En 1985, Piñeiro lo dejó al frente de la Editorial Galaxia, una de las empresas más emblemáticas para el pensamiento galleguista. Casares la presidirá hasta su muerte, impulsando durante su mandato una cuidada estrategia de modernización, renovando su catálogo con material escolar y con obras destinadas al público infantil y adolescente, pretendiendo, y logrando, normalizar el uso hablado y escrito de un idioma al que el franquismo había laminado y prácticamente eliminado de la vida administrativa, política y cultural del país.

“Si me pidieran contar la vida de Casares desde mi punto de vista, no sabría por dónde empezar de manera ordenada porque Carlos era demasiadas cosas al tiempo, muchas cosas metidas en una gran cabeza soportada por un cuerpo pequeño”, cuenta su amigo y también escritor, Xavier Alcalá.

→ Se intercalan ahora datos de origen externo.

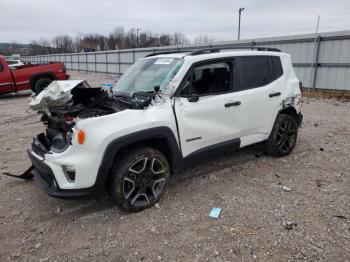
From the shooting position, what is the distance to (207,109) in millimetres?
3689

“O pequeniño –así le conocían muchos- no era querido por todo el mundo, como se empeñan en decir los biógrafos autorizados. Tenía enemigos que lo odiaban con tanta intensidad como él los despreciaba. Carlos Casares, sobrino nieto del obispo gallego que les salvó la vida a los hermanos Castro, era muy selectivo con la gente; solo admitía en sus círculos de cariño demostrable a quien le parecía por lo menos diferente”, prosigue. “Creo que en cierto modo yo andaba dentro de esa clasificación para él. Nunca olvidaré el día en que me vino a ver a mi apartamento de Madrid y se fijó en los libros de Noam Chomsky que había en un estante. ‘¿Por qué un ingeniero de Telecomunicación leía a Chomsky?’, fue su pregunta. Y mi respuesta, que nosotros, los de ese ramo, vivimos de la comunicación de los humanos, ayudando a que se desarrolle”.

Alcalá, una de las personas que mejor lo conocieron, lo define como “un sabio consejero, y un reconocido contador de anécdotas”, aunque fueran ajenas: “Yo le conté muchas de mis movimientos por el mundo, sobre todo por las Américas a donde no iba la gente; y me divertía oír como el las transformaba, a veces sin citar la fuente, como si las hubiera vivido él mismo. Y no lo hacía por miseria de copión, de plagiador, sino por impulso de narrador oral magnífico”. Su amigo también recuerda alguna: “Una vez, cuando estaba a régimen, me llamó a su despacho en la editorial porque tenía que tratar algo importante conmigo. Me citó para la última hora de la mañana, pidió a la administración que le trajesen “eso” y me llevó a comer a la casa Esperanza. Acabó la comida y, cuando ya era hora de marcharse porque la hija de Esperanza nos echaba, sacó de la chaqueta eso: un cheque de más de un millón de pesetas firmado con su letra redondita. Entonces, mientras soltaba humo del puro, me dijo una frase transcendente: ‘Yo a ti siempre te publicaré lo que me traigas, porque lo tuyo es de calidad media-alta’.

Ese era el Carlos que medía a la gente desde su poca altura física, y con quien viví mil circunstancias. Una de ellas, que tiene que ver con eso, fue que los vendedores de la editorial descubrieron que se estaba pirateando una novela mía, que se vendía en los supermercados Continente a mitad de precio. Sin encomendarse ni a dios ni al diablo, o pequeniño se bajó del coche delante del almacén del pirata y lo encaró. Le dijo lo que sabía y le hizo la amenaza necesaria: ‘Hoy vine yo sólo. La próxima vez vengo con los del tricornio’”.

Así era Casares, quien en 1971 se casó con una sueca, la también escritora Kristina Berg, fallecida en el 2012. Y glosa otra leyenda que a ambos no les quedó más remedio que ejercer de sí mismos después de compartir velada con Camilo José Cela y su mujer, Marina Castaño. De paseo para bajar la cena por las calles de Santiago, al autor de Iria Flavia se le ocurrió soltar una de sus boutades: “Oye, Carlos, ¿por qué no nos vamos tú y yo ahora por ahí, a romper los muebles de alguna discoteca?”. Fue de las pocas veces en las que Casares tuvo que hacerse el sueco.